Published online by Cambridge University Press: 22 December 2016
Introduction
The political history of educational development in Japan has much in common with Western nations, but it also has distinctive features of its own. Following the Meiji restoration of 1868, Japan's leaders embarked on a modernisation programme that consciously looked to the West for its inspiration and for practical models. A second period of Western-inspired reform followed Japan's defeat in World War II. This was a more democratic political settlement that allowed for real pluralism, including the formation of independent teacher unions.
In 1947, local unions came together to form a national organisation, the Japan Teachers Union (JTU). Although initially well supported by ordinary teachers, the JTU was frustrated in its efforts to have an influence on education policy by political and statutory constraints far more restrictive than those found in comparable advanced, democratic nations. Locked out of the central corridors of power, teachers’ unions instead relied on the threat of disruption or non-compliance in schools to block education reforms they were opposed to. They had considerable success in pursuing this strategy until a chronic decline in membership sapped their power at the local level in most parts of the country. This decline was made worse by a major schism in the JTU that took place in 1989 and by the collapse of its main parliamentary ally, the Japan Socialist Party, in the 1990s.
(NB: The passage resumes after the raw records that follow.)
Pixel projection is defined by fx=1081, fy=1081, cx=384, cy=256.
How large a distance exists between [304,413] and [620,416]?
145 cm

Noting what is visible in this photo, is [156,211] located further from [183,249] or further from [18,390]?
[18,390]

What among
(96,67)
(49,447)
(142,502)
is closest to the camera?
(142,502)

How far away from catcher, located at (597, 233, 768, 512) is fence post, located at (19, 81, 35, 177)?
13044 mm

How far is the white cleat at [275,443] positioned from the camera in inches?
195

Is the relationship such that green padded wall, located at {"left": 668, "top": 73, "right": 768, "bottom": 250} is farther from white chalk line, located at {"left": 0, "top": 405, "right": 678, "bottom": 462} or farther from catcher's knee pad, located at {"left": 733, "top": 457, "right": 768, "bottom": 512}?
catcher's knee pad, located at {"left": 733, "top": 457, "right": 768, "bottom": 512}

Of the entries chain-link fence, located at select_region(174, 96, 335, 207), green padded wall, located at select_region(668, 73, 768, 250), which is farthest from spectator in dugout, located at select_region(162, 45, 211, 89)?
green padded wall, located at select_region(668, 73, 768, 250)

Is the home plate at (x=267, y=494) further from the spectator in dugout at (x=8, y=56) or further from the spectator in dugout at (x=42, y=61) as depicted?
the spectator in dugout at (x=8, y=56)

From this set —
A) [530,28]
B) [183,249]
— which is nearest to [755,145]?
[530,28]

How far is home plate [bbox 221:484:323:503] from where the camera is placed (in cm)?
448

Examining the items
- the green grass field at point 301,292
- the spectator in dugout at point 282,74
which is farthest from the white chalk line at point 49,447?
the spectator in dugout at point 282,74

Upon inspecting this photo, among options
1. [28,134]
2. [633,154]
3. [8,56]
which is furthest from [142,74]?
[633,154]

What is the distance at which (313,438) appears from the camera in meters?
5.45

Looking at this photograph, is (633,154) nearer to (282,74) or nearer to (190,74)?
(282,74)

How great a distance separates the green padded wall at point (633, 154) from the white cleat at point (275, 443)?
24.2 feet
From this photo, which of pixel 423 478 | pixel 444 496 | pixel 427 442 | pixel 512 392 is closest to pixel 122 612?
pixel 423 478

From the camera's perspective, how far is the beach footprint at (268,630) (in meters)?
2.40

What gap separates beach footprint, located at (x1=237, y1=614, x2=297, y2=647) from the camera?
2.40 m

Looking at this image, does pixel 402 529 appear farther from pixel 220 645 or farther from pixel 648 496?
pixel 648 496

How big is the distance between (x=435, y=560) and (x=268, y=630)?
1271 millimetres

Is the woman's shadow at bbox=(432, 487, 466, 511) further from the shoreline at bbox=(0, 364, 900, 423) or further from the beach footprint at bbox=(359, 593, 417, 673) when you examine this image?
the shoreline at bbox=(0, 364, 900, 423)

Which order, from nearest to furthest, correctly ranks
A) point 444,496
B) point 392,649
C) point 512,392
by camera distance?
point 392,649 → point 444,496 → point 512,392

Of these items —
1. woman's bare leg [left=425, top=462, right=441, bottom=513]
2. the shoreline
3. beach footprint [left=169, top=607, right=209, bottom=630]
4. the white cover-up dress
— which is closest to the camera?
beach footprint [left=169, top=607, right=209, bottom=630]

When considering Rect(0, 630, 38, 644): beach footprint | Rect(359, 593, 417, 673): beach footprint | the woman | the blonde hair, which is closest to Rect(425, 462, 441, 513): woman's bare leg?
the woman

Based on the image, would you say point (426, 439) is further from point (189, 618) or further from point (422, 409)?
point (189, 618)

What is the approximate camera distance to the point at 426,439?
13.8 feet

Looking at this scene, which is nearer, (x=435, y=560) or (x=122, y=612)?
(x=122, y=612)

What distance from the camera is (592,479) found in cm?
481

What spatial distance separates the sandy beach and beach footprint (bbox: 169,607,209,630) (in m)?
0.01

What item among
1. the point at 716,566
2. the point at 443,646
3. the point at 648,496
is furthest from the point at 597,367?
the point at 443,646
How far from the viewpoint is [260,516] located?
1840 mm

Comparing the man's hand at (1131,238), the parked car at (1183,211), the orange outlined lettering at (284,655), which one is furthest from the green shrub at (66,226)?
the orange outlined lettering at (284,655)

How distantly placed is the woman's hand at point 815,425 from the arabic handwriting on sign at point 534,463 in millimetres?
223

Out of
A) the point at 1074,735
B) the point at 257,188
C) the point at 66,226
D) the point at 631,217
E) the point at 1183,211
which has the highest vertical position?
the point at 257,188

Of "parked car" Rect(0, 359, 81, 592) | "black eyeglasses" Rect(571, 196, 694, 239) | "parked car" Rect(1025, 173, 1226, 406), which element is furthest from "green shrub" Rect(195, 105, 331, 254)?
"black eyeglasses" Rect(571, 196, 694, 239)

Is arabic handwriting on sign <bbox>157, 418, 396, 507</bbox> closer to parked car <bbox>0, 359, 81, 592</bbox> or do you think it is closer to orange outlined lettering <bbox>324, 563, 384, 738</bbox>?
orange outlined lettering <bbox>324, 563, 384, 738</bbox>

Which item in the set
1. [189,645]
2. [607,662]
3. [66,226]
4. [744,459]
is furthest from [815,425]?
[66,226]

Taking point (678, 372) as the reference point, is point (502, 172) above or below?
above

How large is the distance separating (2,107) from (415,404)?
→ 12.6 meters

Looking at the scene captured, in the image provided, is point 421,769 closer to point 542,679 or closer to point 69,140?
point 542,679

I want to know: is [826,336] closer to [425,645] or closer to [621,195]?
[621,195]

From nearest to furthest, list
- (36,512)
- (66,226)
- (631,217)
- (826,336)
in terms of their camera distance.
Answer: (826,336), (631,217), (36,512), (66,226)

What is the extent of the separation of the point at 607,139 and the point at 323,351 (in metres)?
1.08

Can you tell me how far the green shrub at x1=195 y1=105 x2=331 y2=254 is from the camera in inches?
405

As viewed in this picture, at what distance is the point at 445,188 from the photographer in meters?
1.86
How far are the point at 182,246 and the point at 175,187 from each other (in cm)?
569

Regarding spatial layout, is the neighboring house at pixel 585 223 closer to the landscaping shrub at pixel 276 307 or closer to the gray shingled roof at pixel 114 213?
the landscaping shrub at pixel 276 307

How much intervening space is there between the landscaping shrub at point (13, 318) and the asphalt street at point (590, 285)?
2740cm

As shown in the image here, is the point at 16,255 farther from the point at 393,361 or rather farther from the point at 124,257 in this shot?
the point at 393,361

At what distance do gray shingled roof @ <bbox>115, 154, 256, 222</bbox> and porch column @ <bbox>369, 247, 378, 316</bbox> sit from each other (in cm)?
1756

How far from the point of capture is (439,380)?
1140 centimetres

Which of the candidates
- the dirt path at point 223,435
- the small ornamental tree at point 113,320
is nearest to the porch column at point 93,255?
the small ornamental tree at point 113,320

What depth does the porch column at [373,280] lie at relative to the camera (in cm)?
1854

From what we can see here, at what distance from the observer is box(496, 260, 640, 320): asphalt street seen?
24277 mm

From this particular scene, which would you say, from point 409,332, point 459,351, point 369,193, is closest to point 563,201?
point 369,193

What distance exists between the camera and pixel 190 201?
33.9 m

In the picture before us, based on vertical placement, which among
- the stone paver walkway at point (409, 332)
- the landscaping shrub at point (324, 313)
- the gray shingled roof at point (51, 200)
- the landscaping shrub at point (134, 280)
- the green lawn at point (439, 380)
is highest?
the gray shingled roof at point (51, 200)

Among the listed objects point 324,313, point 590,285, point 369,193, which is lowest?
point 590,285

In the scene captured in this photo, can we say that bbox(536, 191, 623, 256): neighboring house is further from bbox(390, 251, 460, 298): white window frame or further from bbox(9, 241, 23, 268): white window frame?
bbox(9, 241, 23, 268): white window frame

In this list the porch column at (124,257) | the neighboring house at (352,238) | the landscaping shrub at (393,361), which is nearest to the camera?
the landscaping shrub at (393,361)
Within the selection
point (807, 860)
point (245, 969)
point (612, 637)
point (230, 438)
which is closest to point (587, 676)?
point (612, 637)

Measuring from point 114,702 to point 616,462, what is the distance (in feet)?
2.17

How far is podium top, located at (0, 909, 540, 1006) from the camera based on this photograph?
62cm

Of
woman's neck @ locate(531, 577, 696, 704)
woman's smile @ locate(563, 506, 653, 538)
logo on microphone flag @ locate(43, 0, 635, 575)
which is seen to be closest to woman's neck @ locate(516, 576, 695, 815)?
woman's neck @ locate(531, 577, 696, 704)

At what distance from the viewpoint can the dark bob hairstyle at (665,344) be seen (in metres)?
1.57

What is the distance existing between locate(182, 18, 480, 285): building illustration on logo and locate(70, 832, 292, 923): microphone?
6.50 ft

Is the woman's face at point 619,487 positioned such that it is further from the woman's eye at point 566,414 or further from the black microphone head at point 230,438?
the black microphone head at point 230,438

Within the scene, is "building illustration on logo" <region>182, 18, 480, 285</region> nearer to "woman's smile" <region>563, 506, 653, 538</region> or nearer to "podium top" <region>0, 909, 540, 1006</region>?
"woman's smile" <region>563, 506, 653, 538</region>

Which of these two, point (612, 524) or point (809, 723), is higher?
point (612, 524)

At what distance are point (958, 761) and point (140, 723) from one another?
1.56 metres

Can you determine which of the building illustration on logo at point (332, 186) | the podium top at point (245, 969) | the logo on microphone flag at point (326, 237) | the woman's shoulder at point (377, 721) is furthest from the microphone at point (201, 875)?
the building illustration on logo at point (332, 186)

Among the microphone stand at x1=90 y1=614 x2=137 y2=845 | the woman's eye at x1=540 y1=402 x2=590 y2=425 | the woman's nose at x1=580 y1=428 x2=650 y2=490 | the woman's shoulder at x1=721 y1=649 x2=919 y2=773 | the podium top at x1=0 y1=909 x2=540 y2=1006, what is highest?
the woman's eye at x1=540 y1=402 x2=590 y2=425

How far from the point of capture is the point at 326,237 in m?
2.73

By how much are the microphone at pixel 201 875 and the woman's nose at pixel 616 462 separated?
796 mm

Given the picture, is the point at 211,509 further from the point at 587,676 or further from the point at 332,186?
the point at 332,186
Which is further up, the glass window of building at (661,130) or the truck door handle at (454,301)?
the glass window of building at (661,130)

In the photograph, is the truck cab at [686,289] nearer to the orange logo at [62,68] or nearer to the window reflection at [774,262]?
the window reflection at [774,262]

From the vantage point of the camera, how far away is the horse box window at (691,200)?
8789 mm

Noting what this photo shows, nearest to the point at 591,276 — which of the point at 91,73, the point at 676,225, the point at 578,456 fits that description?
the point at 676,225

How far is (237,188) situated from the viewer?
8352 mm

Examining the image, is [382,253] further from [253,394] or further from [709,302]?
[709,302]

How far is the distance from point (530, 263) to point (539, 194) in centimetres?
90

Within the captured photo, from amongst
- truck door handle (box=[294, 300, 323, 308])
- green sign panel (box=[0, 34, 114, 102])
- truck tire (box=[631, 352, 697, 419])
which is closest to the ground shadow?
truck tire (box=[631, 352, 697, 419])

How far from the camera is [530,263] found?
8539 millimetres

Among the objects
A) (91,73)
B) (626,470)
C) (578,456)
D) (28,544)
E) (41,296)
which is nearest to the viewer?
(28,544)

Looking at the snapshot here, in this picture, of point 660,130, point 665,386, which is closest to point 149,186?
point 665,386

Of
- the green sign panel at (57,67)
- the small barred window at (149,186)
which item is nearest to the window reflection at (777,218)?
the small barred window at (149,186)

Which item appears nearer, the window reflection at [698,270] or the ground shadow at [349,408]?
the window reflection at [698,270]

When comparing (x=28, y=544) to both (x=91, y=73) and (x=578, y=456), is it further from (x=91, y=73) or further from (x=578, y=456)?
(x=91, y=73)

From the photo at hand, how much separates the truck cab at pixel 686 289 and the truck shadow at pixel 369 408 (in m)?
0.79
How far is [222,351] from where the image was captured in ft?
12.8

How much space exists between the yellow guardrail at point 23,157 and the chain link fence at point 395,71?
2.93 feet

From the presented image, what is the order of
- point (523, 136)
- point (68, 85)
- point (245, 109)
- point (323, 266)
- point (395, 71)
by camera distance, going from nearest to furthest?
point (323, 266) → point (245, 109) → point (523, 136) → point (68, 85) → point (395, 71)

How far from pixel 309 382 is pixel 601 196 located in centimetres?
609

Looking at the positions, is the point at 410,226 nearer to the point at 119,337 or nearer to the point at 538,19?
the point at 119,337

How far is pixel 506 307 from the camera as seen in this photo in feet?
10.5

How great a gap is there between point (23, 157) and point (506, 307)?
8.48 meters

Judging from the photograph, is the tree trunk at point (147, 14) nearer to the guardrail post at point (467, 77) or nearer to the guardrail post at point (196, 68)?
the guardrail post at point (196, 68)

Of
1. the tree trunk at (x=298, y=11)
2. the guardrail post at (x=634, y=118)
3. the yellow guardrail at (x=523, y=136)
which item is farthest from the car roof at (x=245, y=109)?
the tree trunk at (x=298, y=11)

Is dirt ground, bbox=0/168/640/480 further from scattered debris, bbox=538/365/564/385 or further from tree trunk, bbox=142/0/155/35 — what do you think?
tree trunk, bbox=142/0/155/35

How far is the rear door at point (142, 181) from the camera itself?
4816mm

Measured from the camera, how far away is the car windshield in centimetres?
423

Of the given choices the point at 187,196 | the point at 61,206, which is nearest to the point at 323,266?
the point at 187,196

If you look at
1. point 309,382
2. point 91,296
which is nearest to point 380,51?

Contemporary Japan's Government Structure and Education System
Japan is a parliamentary democracy with two elected chambers of its national legislature: the House of Representatives (or Lower House) and the House of Councillors (or Upper House). It is similar to the British parliamentary system in that the head of government, the prime minister, is always a member of the Lower House. He is usually the leader of the majority party and his cabinet is also mostly drawn from the members of the two houses (Stockwin 2008). Japan is a centralised state with a national bureaucracy built on the nineteenth century French model. Japan's 47 prefectures are the heart of its local government system, but they have limited leeway in how they are allowed to interpret education policy in the course of its implementation.